On trickle down economics, I would say it generally refers to policies which aim to reduce the tax rates paid by the rich and this will generate wealth which will eventually trickle down to all, I haven't seen anything remotely to indicate that is the position Labour are taking.
In reality Labour is going to have to increase the tax take just to have us stand still, public finances are a mess and with demographics continuing to get more challenging, we are looking at needing to increase taxation just to maintain the current dismal level of public services.
Growth is going to be important though, we can't afford another Lost Decade and a half on that front.
So everyone keeps telling us. But can the planet actually afford more "growth", if it means increased resource consumption, increased waste, increased habitat destruction? Which it does, generally, despite visions of some clean tech-future where we all wear VR masks and work in abstract creative industries.
We're facing a future of huge population displacement due to climate change, with all the attendant wildfires, rogue storms and flooding that comes with it. That's going to cost every economy in the world untold billions of dollars.
I think it's far more likely that most nations become economically "poorer" overall as a result of this future, than somehow entering into some tech-fuelled golden-age of economic recovery. Ultimately, economic wealth is entirely underpinned by the natural wealth of the planet. That has been clear to the sane since time immemorial and is increasingly clear even to those of us in the West sold fantasy visions of endless consumption. Whilst almost every government on earth goes on about "growth", what is actually needed is fair redistribution of wealth, and the prevention of huge wealth (and therefore power) disparities within populations. Healthy societies simply do not have these vast wealth divides that have opened up in modern nations - it is hugely damaging to democracy and justice to allow them. I'd like to see a government with the courage to address these realities instead of pushing the endless dream of "growth" in a time where every single piece of feedback we are getting from the planet is asking us to stop, please, as a species.
This doesn't mean poor people getting poorer - but that is what will happen under "growth" visions.
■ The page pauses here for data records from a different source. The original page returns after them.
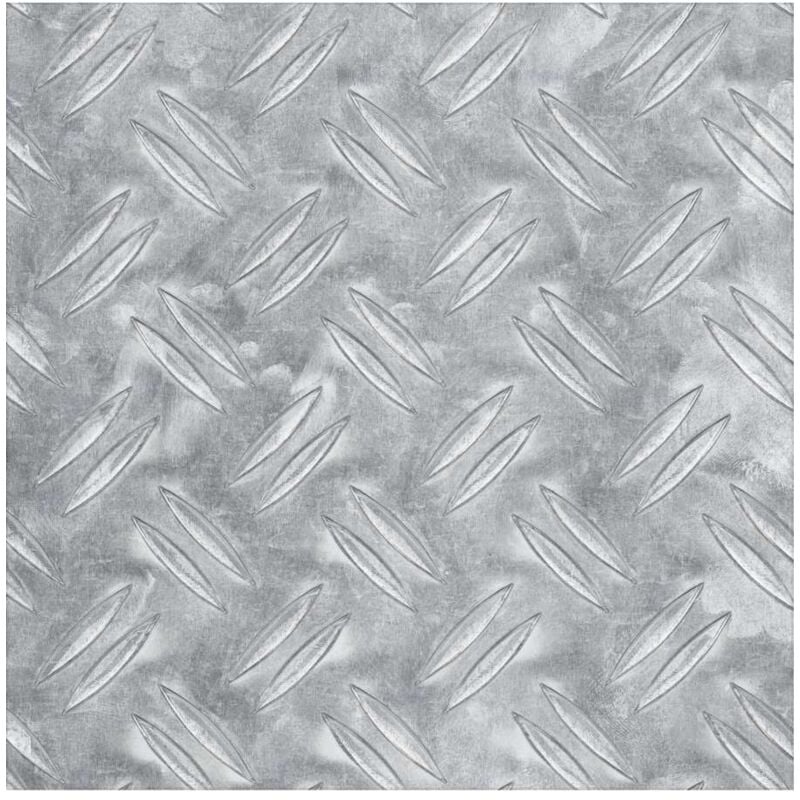 foto del prodotto aluminium gmbh lamiera striata 1000 x 200 mm in alluminio naturale colore naturale 37151 alfer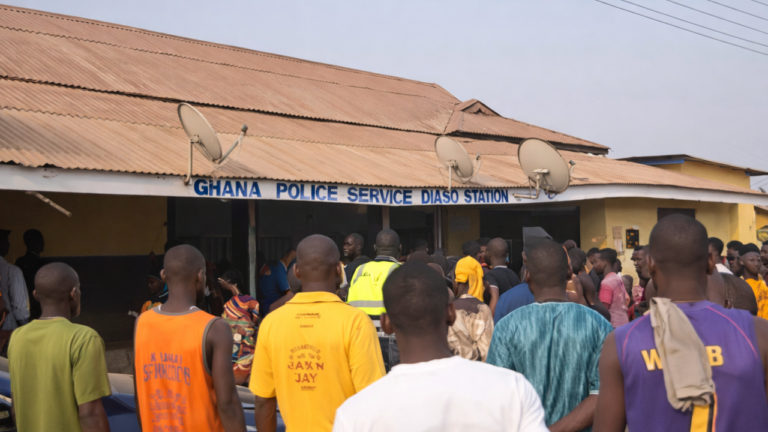 Daylight Robbery: Armed Robbers Raid Diaso Gold Shop, Escape with ¢8 Billion Worth of Gold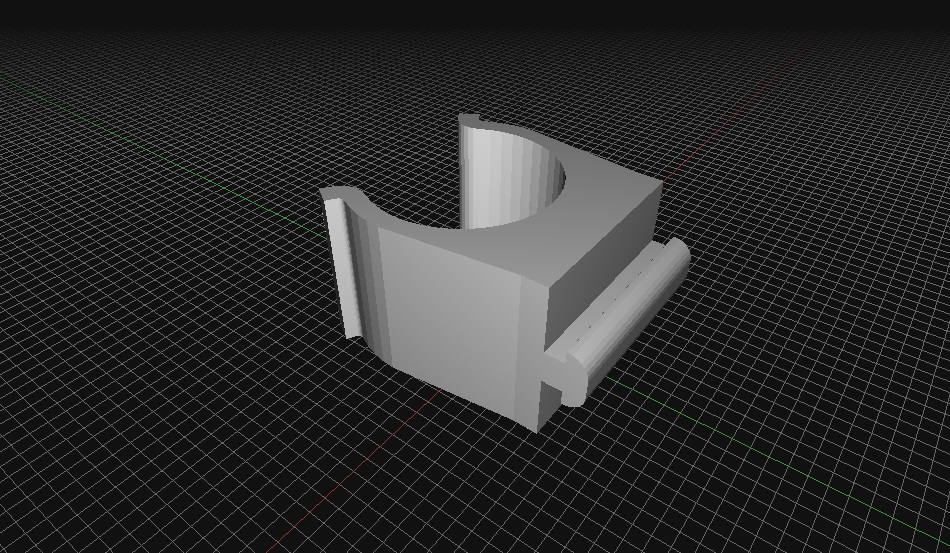 Продажа 3D-модели "Крепеж цоколя кухни усиленный"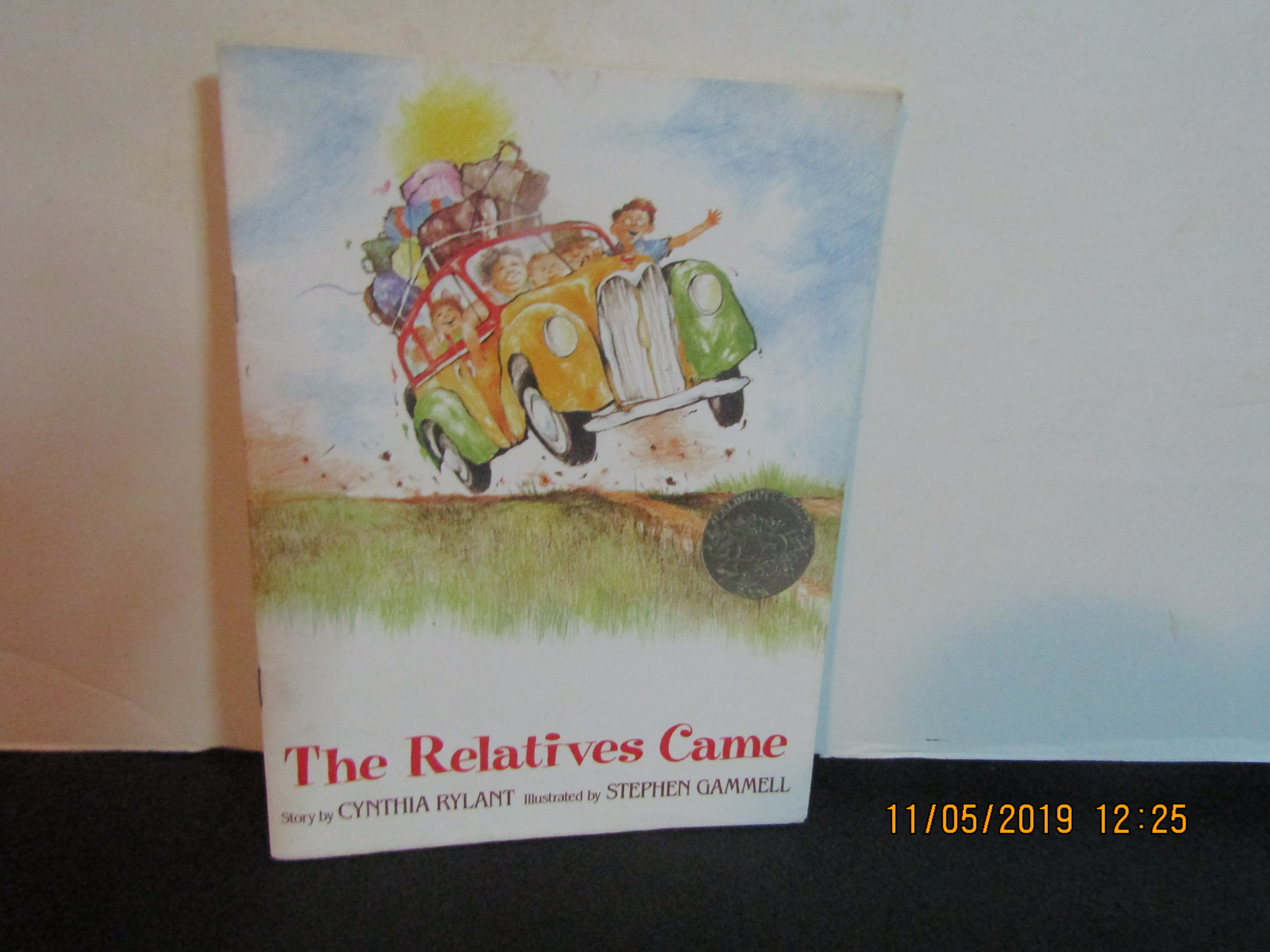 Children's Early Readers The Relatives Came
As the planet's climate becomes more and more volatile, the "size of the pie" will shrink, not grow, and the only result I can see, without radical cultural changes, will be increased hoarding of vast tranches of the remaining wealth to a few individuals and their coteries. That, essentially, is very much already underway as they and their mouthpieces continue to sell us the lie of growth, to divert from the reality: there is plenty of wealth (if we don't all remain addicted to the consumerist model), it's just incredibly unevenly distributed.